Allah'ı görür gibi ibadet etmek veya en azından Allah tarafından görüldüğünün farkında olmak. Bu ikisi beraber olsa ne iyi ama biri dahi olsa mümini kurtarır. Zira; ihlas, samimiyet, temizlik ve dürüstlük ancak böyle bir şuurla sağlanır.
Beni göremezsin
Allah'ı görmeye gelince; Hz. Musa böyle bir talepte bulundu. Kur'an bu isteği şöyle aktarıyor bize; "Musa tayin ettiğimiz vakitte gelip Rabbi onunla konuşunca; Musa, Rabbim! Bana kendini göster.

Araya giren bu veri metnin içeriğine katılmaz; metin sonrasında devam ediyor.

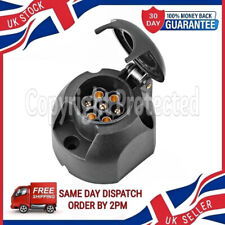 12V N TYPE 7 PIN TOWING SOCKET FOR TRAILER BOARD CARAVAN LIGHTS THERMOPLASTIC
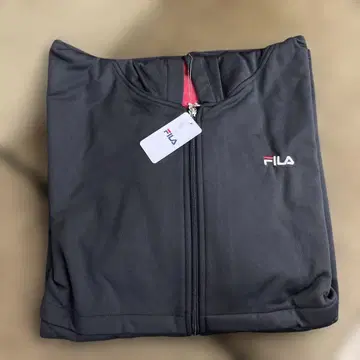 FILA 집업 후드티 트레이닝복 블랙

Sana bakayım dedi. Allah: 'Sen Beni göremezsin ama dağa bak!
Eğer o yerinde kalırsa sen de beni göreceksin' buyurdu. Rabbi dağa tecelli edince onu yerle bir etti ve Musa da baygın düştü. Ayılınca:
Ya Rabbi! Münezzehsin. Sana tövbe ettim. Ben inananların ilkiyim dedi.
(A'raf, 143) Hz. Musa bu arzuyu gizleyemedi.
İstedi. Rabbi ise, dünyada göremezsin, görmeye tahammül edemezsin beni! İllaki istiyorsan göz önünde olan en katı cisme taşların yığınına bak. Nurum sadece yansıyınca ne olduğu gör buyurdu.
Nitekim un ufak olunca Hz. Musa bu tecelliden bayıldı.
Onun için 'Allah'ı görür gibi' ibadet et diye buyuruldu. Allah'ı görüp de ibadet et denmedi.